AIM 1 »
What does the passage on deformable image registration say, in two sentences?

SUPPLIED PASSAGE »
• • •

Unsupervised Deep Learning–Based Deformable Registration for Angiographic Background Subtraction

Feb 4, 2026·
Chaochao Zhou, Ph.D.
Chaochao Zhou, Ph.D.
· 10 min read

Overview

Recently, new deep learning-based, fast, deformable, diffeomorphic registration methods have been developed for a variety of image registration tasks. In the context of registration learning, diffeomorphism guarantees the smoothness and continuity of the learned morph fields, which can be achieved either by the integration of a continuous velocity field or by penalizing the gradient of the morph field. Prominent among these methods is VoxelMorph, a state-of-the-art unsupervised learning framework for deformable image registration, originally developed for the co-registration of 3D MRI brain scans. VoxelMorph consists of a U-Net that takes two images or volumes as input and generates a morph field that maps the moving image or volume onto the fixed image or volume. The loss function for the VoxelMorph training framework is a combination of an image similarity loss and a penalty on the spatial gradient of the morph field, weighted by a hyperparameter \(\lambda\). For efficient hyperparameter tuning, Hoopes et al. extended the framework by introducing a hypernetwork (HyperNet) that takes \(\lambda\) as input and outputs the weights and biases of the registration network (RegNet), which in turn takes the two images or volumes as input and produces the optimal deformation field corresponding to the input hyperparameter value. The hypernetwork can be trained simultaneously with the registration network, and this combined framework is referred to as HyperMorph.

• • •

INPUT »
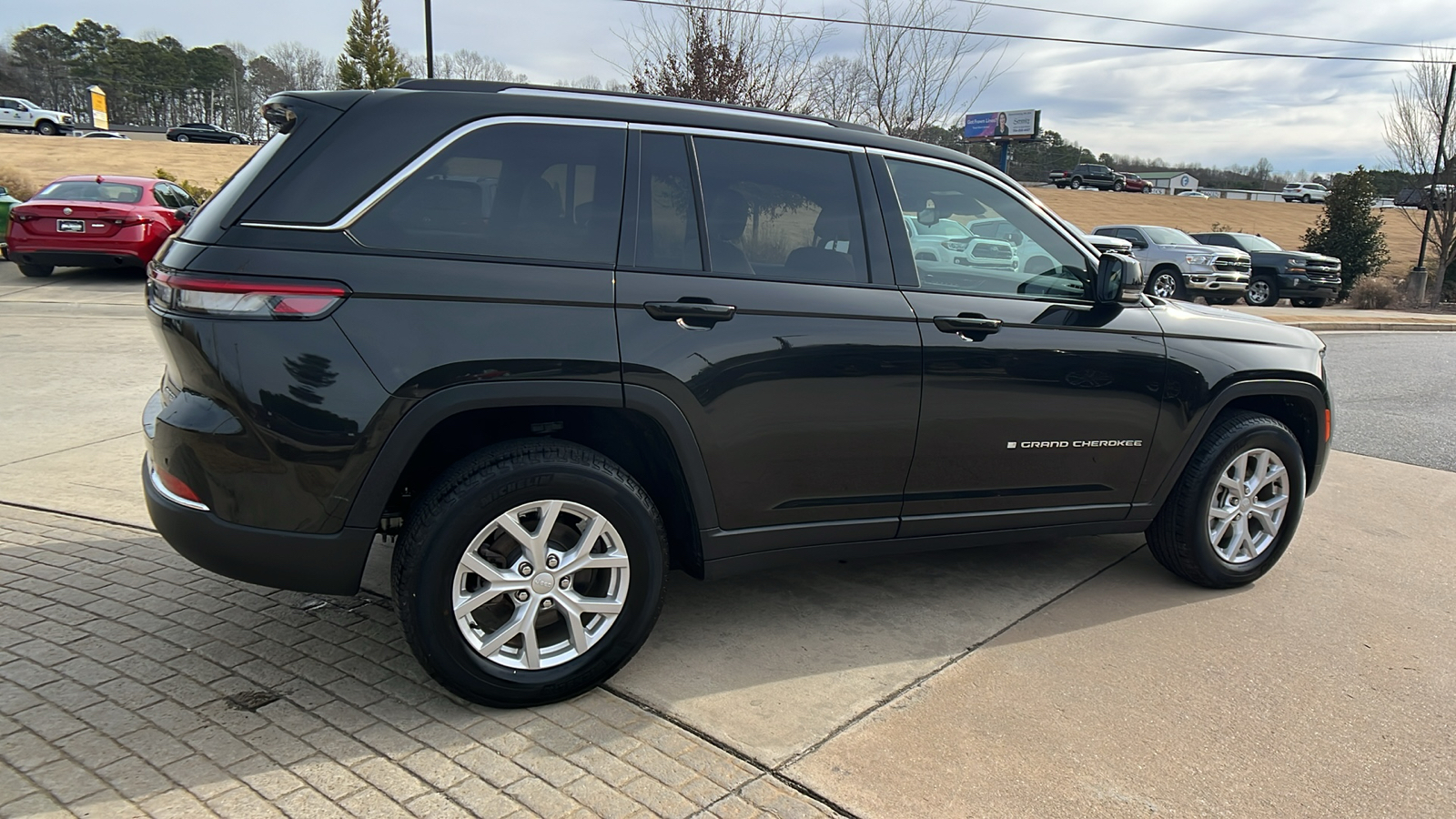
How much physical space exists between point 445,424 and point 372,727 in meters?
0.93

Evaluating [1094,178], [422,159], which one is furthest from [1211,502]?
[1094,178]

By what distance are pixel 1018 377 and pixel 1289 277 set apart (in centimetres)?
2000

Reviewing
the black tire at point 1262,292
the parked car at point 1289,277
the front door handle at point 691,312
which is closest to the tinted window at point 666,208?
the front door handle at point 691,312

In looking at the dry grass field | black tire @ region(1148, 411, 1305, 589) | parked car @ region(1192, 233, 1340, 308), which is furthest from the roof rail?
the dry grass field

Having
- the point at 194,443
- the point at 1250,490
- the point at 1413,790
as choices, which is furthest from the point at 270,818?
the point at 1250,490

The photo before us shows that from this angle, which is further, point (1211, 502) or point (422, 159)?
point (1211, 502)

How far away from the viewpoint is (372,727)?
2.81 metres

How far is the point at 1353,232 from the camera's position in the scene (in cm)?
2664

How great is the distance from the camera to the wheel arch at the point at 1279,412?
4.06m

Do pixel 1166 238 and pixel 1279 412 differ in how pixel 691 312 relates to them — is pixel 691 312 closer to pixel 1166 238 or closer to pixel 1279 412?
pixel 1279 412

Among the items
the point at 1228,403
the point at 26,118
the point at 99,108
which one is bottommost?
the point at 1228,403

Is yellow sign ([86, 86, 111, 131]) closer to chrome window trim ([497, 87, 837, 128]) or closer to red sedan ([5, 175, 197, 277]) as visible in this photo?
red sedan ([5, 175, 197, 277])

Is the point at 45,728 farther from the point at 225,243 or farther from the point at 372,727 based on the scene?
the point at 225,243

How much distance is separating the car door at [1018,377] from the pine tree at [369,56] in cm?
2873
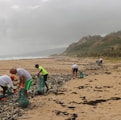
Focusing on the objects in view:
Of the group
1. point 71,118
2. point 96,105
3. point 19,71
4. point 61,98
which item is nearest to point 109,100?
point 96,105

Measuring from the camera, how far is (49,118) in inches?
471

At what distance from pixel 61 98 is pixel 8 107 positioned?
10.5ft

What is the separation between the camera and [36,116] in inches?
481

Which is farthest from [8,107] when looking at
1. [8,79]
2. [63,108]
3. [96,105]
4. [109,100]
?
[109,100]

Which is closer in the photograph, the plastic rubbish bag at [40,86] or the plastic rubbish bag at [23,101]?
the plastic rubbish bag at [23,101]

• • •

AIM 2 »
Which lines of the records contain the word "closer"? Show each of those lines in full.

COMPLETE OUTPUT 1 »
New deep learning methods perform fast, deformable, diffeomorphic image registration, and VoxelMorph, an unsupervised framework first built to co-register 3D MRI brain scans, is prominent among them. It uses a U-Net to produce a morph field mapping a moving image onto a fixed one, and HyperMorph adds a hypernetwork that takes the loss-weighting hyperparameter \(\lambda\) and outputs the registration network's weights and biases.

COMPLETE OUTPUT 2 »
Do pixel 1166 238 and pixel 1279 412 differ in how pixel 691 312 relates to them — is pixel 691 312 closer to pixel 1166 238 or closer to pixel 1279 412?
Is yellow sign ([86, 86, 111, 131]) closer to chrome window trim ([497, 87, 837, 128]) or closer to red sedan ([5, 175, 197, 277]) as visible in this photo?
Which is closer in the photograph, the plastic rubbish bag at [40,86] or the plastic rubbish bag at [23,101]?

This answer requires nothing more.